### Exercise text
No distractions for Philly fighter Teon Kennedy

Posted: August 12, 2011

ONE OF TEON Kennedy's principal assets as a professional boxer is a tunnel vision that enables him to block out distractions once the bell rings.

That laser-beam focus will be needed when Kennedy (17-0-1, 7 KOs), a North Philadelphia native, defends his fringe NABA super bantamweight championship against Alejandro Lopez (21-2, 7 KOs) tomorrow night at Bally's Atlantic City, a bout that Fox SportsNet will televise.

It isn't that Lopez, a resilient 24-year-old from Tijuana, Mexico, represents Kennedy's toughest test in the ring; Lopez probably does not rise to that standard, but doesn't figure to be a walk in the park, either.

But for Kennedy, 25, this return to the ring represents the second time in his 4 1/2-year career that he must deal with issues that could detract from his concentration on his opponent in the other corner.

Kennedy is facing multiple felony charges - attempted murder, aggravated assault, conspiracy to commit murder, carrying firearms in public, possession of an instrument of crime, simple assault and reckless endangerment of another person - in conjunction with a May 30 shooting of Dante Wideman, who identified the boxer as having shot him with a small-caliber pistol following an altercation in Philadelphia.

### Recorded data
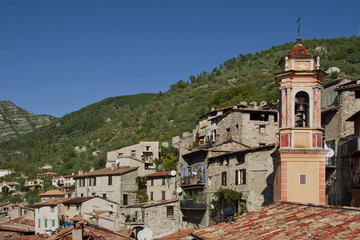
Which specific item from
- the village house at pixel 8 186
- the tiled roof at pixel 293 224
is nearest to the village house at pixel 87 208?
the tiled roof at pixel 293 224

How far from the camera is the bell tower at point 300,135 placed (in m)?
20.2

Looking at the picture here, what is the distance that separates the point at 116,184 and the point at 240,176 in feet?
85.2

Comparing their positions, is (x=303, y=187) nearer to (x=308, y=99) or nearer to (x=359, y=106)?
(x=308, y=99)

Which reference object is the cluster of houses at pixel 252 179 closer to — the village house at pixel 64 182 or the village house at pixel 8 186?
the village house at pixel 64 182

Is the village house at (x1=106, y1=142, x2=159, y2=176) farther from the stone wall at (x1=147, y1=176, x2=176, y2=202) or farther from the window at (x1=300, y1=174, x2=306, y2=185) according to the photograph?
the window at (x1=300, y1=174, x2=306, y2=185)

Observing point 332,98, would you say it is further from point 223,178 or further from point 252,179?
point 223,178

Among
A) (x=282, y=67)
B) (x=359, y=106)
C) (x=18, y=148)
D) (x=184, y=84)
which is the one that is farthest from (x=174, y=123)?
(x=18, y=148)

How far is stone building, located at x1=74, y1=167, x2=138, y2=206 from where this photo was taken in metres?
60.2

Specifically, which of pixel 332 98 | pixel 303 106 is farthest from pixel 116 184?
pixel 303 106

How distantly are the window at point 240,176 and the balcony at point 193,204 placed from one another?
619 centimetres

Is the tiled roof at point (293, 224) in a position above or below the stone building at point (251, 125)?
below

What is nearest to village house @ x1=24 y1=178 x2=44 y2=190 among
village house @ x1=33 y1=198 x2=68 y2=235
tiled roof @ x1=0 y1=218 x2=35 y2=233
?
tiled roof @ x1=0 y1=218 x2=35 y2=233

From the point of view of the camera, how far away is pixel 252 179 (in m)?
36.8

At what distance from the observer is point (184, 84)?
484 ft
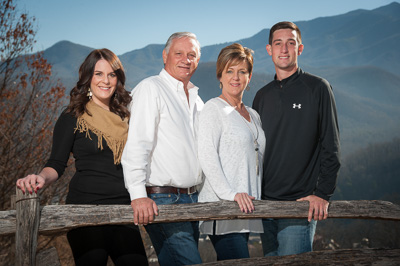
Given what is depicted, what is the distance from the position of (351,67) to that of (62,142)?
324 ft

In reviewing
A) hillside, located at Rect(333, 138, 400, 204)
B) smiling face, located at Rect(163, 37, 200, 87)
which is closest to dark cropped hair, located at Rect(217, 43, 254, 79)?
smiling face, located at Rect(163, 37, 200, 87)

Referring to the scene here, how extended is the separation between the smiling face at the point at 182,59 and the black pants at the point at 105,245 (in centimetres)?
119

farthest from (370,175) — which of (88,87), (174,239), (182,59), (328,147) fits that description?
(88,87)

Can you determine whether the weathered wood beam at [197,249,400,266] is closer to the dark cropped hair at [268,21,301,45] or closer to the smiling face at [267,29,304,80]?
the smiling face at [267,29,304,80]

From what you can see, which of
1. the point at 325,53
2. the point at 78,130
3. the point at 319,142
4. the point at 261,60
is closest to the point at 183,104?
the point at 78,130

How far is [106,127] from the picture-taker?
2994mm

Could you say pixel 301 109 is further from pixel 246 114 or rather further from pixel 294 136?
pixel 246 114

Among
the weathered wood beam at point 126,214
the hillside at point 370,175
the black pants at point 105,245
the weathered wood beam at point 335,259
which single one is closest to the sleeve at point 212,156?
the weathered wood beam at point 126,214

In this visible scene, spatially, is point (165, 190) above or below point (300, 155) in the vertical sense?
below

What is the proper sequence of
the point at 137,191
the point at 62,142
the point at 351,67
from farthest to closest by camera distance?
the point at 351,67
the point at 62,142
the point at 137,191

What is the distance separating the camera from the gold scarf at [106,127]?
2965 millimetres

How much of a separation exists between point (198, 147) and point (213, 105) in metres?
0.34

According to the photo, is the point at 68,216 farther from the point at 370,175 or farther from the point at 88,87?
the point at 370,175

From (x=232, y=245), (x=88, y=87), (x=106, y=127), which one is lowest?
(x=232, y=245)
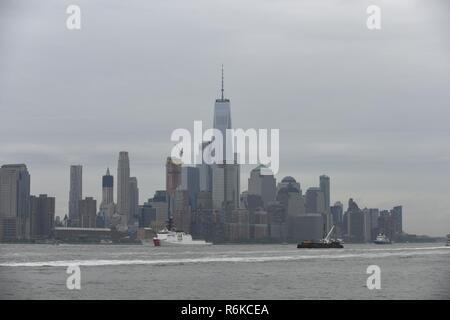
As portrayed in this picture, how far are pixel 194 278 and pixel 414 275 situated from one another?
25.3 m

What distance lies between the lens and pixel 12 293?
221 ft

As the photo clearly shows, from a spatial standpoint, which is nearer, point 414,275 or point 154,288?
point 154,288
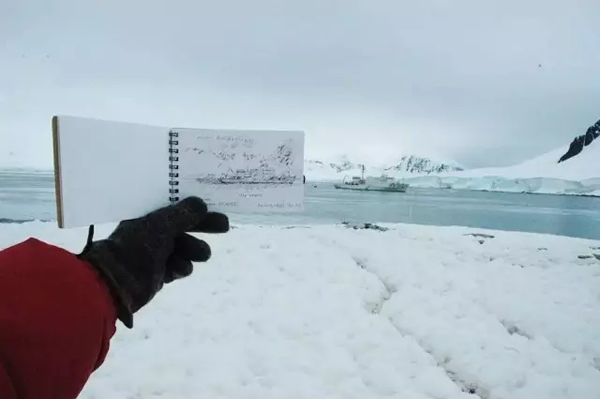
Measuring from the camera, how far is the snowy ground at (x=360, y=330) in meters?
2.91

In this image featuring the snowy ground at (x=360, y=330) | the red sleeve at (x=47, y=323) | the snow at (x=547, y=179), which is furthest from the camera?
the snow at (x=547, y=179)

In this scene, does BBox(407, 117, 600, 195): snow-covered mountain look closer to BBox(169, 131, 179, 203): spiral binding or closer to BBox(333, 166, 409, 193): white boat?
BBox(333, 166, 409, 193): white boat

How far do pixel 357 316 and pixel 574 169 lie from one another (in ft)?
180

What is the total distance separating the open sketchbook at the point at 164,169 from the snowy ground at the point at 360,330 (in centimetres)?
173

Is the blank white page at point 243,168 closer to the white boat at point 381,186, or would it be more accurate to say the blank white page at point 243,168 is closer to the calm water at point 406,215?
the calm water at point 406,215

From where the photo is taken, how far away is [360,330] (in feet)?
12.3

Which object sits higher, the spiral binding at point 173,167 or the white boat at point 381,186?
the spiral binding at point 173,167

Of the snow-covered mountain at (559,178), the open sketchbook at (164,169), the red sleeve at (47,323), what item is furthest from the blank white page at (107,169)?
the snow-covered mountain at (559,178)

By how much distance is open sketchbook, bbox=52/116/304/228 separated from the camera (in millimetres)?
1186

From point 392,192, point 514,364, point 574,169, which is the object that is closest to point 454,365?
point 514,364

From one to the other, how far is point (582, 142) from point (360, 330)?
59.1 metres

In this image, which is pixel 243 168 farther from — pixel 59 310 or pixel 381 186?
pixel 381 186

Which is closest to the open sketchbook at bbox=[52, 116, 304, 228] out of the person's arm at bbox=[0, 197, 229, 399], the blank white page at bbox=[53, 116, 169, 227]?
the blank white page at bbox=[53, 116, 169, 227]

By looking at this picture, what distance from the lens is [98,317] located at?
0.76 m
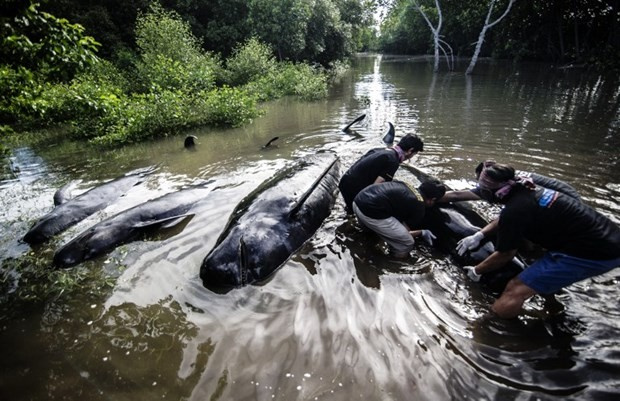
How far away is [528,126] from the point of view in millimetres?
10172

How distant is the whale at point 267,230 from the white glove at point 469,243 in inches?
85.5

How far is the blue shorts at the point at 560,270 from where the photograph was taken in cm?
315

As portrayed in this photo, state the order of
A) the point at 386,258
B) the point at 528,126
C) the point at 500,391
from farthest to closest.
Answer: the point at 528,126 < the point at 386,258 < the point at 500,391

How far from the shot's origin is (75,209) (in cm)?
566

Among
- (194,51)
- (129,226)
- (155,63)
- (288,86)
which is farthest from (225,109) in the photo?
(194,51)

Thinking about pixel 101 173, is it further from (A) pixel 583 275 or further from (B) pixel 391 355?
(A) pixel 583 275

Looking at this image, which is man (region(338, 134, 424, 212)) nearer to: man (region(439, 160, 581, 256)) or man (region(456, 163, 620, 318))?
man (region(439, 160, 581, 256))

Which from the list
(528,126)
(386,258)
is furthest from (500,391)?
(528,126)

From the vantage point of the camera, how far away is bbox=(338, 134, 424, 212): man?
16.8 feet

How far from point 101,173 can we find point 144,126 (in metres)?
3.14

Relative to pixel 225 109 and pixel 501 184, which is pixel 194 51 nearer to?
pixel 225 109

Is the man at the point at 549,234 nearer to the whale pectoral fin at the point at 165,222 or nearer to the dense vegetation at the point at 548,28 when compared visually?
the whale pectoral fin at the point at 165,222

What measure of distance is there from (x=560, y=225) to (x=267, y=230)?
133 inches

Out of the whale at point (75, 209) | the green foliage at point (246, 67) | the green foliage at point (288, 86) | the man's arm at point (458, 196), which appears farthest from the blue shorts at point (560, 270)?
the green foliage at point (246, 67)
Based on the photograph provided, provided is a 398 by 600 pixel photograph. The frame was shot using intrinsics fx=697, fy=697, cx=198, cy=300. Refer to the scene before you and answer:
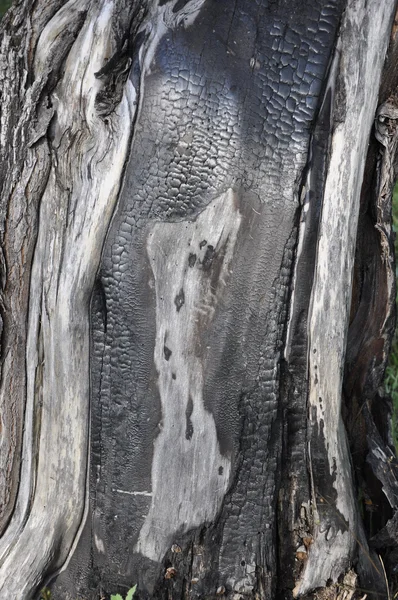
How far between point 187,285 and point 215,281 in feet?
0.25

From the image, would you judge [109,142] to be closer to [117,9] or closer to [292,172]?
[117,9]

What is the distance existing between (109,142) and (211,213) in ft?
1.14

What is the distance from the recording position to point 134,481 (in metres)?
1.99

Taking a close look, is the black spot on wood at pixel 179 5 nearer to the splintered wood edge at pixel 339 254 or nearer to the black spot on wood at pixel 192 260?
the splintered wood edge at pixel 339 254

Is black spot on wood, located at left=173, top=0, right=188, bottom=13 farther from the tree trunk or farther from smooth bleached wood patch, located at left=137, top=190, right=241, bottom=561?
smooth bleached wood patch, located at left=137, top=190, right=241, bottom=561

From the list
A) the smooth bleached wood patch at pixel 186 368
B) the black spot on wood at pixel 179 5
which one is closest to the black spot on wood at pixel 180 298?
the smooth bleached wood patch at pixel 186 368

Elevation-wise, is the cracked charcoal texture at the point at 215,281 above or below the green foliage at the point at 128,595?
above

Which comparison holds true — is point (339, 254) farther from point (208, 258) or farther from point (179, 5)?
point (179, 5)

### What to do
a) Answer these questions using the Teon Kennedy article.
(i) What is Kennedy's professional record?
(ii) Where is Alejandro Lopez from?
(iii) On what date did the shooting of Dante Wideman take place?
b) Quote the passage of the Teon Kennedy article that starts with the words containing "ONE OF TEON" and ends with "the other corner.".
c) Write what comes next in the Teon Kennedy article, starting right after its final sentence.

### Expected results
a)
(i) 17-0-1, with 7 KOs
(ii) Tijuana, Mexico
(iii) May 30

b)
ONE OF TEON Kennedy's principal assets as a professional boxer is a tunnel vision that enables him to block out distractions once the bell rings.

That laser-beam focus will be needed when Kennedy (17-0-1, 7 KOs), a North Philadelphia native, defends his fringe NABA super bantamweight championship against Alejandro Lopez (21-2, 7 KOs) tomorrow night at Bally's Atlantic City, a bout that Fox SportsNet will televise.

It isn't that Lopez, a resilient 24-year-old from Tijuana, Mexico, represents Kennedy's toughest test in the ring; Lopez probably does not rise to that standard, but doesn't figure to be a walk in the park, either.

But for Kennedy, 25, this return to the ring represents the second time in his 4 1/2-year career that he must deal with issues that could detract from his concentration on his opponent in the other corner.

c)
Reports have since surfaced that Wideman is now uncertain as to the identity of his assailant, and Kennedy's attorney is seeking a continuance. But, regardless of what transpires in the courtroom next week, the legal cloud over Kennedy's head might blur his thoughts on how to deal with Lopez inside the ropes.

Then again . . .

"I think Teon's pretty focused," said J Russell Peltz, who co-promotes Kennedy along with Top Rank. "I don't think he lets that other stuff bother him. Not to make it seem too cold, but I'm not sure how much even the Rodriguez fight affected him. He struggled in his first fight back after Rodriguez, but he always keeps his boxing goals in sight."

That is a reference to Kennedy's Nov. 20, 2009, slugfest with Chicago's Francisco "Paco" Rodriguez at the Blue Horizon. Kennedy won the vacant USBA 122-pound title on a 10th-round technical knockout, but Rodriguez, who was taken from the ring on a gurney after suffering a brain bleed, lapsed into a coma and died 2 days later.

Kennedy and one of his co-managers, Doc Nowicki, met with members of Rodriguez' family at the hospital, where Alex Rodriguez told them that his younger brother would have continued to fight, as hard and well as he could, had the outcome been reversed.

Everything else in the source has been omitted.